Table Encoding - FromThePage Blog

This describes support for encoding, display, and export of tabular data appearing within documents (requested & funded by Anna Agbe-Davies and the UNC-Chapel Hill Anthropology Department). This feature allows Markdown encoding of tables appearing within documents, and enhances the semantic division of texts into sections.

Example from Volume 2, Notebook 2, Page 45 of the Jeremiah White Graves accounts, bottom:

==Mrs Hendricks Abram==
| Date | Note | Amount |
| ----| -------| ---- |
| Nov 13th 1845 | Cr by 179lb Hay @ 2/3 | 0.65 |
| " " | 53lb fodder @ 3/- | 0.26 |
| " | 1/2 bbl corn @ $3/- | 1.50 |

A table consists of an optional section title, a table header, a separator line, and table data. These are encoded as follows:

Section titles are surrounded by equals signs, increasing in length (minimum 2, maximum of 6) to indicate greater importance:

==section title==
===more important title===
====even more important title====

Table headings are words or phrases separated by a pipe ("|")sign. Headings live on a single line, and are followed by heading separators:

| First Column | Second Column | Third Column |

Table heading separators are three or more dashes.
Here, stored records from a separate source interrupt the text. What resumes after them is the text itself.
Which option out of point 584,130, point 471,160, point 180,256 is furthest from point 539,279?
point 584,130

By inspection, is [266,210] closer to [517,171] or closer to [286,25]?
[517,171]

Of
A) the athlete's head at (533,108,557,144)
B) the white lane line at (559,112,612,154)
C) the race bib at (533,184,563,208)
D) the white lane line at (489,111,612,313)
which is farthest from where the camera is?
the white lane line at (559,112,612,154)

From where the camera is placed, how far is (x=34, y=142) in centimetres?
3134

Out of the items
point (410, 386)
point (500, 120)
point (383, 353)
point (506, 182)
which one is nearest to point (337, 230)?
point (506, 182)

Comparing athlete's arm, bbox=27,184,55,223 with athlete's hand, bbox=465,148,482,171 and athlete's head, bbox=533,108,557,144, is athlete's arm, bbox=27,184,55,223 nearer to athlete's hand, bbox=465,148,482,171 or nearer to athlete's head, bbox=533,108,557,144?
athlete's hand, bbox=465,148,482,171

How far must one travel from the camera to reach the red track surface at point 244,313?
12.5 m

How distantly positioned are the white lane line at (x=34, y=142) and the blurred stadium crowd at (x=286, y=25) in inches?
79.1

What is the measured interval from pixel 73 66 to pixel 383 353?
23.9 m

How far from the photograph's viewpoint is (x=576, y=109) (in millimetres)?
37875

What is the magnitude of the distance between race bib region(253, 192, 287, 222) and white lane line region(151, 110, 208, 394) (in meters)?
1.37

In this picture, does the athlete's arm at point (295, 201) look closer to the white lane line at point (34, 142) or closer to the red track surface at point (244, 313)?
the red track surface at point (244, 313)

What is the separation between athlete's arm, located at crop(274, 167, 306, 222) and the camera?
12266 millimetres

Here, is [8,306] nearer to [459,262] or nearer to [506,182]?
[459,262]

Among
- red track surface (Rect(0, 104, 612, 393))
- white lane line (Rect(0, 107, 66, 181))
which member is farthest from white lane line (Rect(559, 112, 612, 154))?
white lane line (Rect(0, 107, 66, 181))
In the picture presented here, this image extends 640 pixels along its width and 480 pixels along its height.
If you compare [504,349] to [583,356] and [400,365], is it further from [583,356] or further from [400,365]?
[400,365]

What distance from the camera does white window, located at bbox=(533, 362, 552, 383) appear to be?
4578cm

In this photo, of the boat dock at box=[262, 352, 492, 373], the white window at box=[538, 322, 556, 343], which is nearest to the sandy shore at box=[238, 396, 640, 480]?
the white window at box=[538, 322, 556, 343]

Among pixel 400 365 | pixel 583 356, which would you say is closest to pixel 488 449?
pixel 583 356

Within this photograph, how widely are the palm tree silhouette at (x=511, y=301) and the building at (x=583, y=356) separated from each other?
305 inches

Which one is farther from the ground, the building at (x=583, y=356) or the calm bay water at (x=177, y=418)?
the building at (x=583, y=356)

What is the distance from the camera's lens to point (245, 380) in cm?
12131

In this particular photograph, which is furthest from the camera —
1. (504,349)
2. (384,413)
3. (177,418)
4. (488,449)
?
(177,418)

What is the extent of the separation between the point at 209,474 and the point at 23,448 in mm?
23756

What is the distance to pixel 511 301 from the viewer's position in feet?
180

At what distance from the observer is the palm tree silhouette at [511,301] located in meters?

Good form suggests that they also use pipe signs, mirroring the table headers and cells:

| -------- | -------------- | ------------- |

The function of the table heading separators is to differentiate a heading from a data row, and to give an additional hint to the parser that it is processing a table.

Do not leave empty lines between the heading, separator, and data rows. Leaving empty lines between the heading, separator, and data rows will result in the cell sizes not matching the rest of the table.

Table data rows are separated by pipes, just as table headings are. They differ from headings only by occurring after a separator:

If there is no data in a cell, put the table separators with spaces in between. If the last cell in a row does not have data, make sure to put an ending separator after the placeholder spaces.

When a page transcript is saved including tabular encoding, the sections, headings, and data cells are recorded in the database, and the internal encoding used for transcript mark-up is updated with tabular mark-up. The page should then be displayed to researchers with tables appearing in the transcriptions as HTML tables. The Export feature has also been modified to extract all tables from a work into a single CSV file, containing the contents of all tables within a work. This is a "sparse" table, so that spreadsheet columns will exist for each heading within the work, while those table rows which do not contain an entry for a particular heading will display a blank cell. If many different tables in a text include an "Amount" cell, and if that Amount cell is labeled as "Amount" in the table heading, all of those tables will have the appropriate value for Amount in the exported spreadsheet.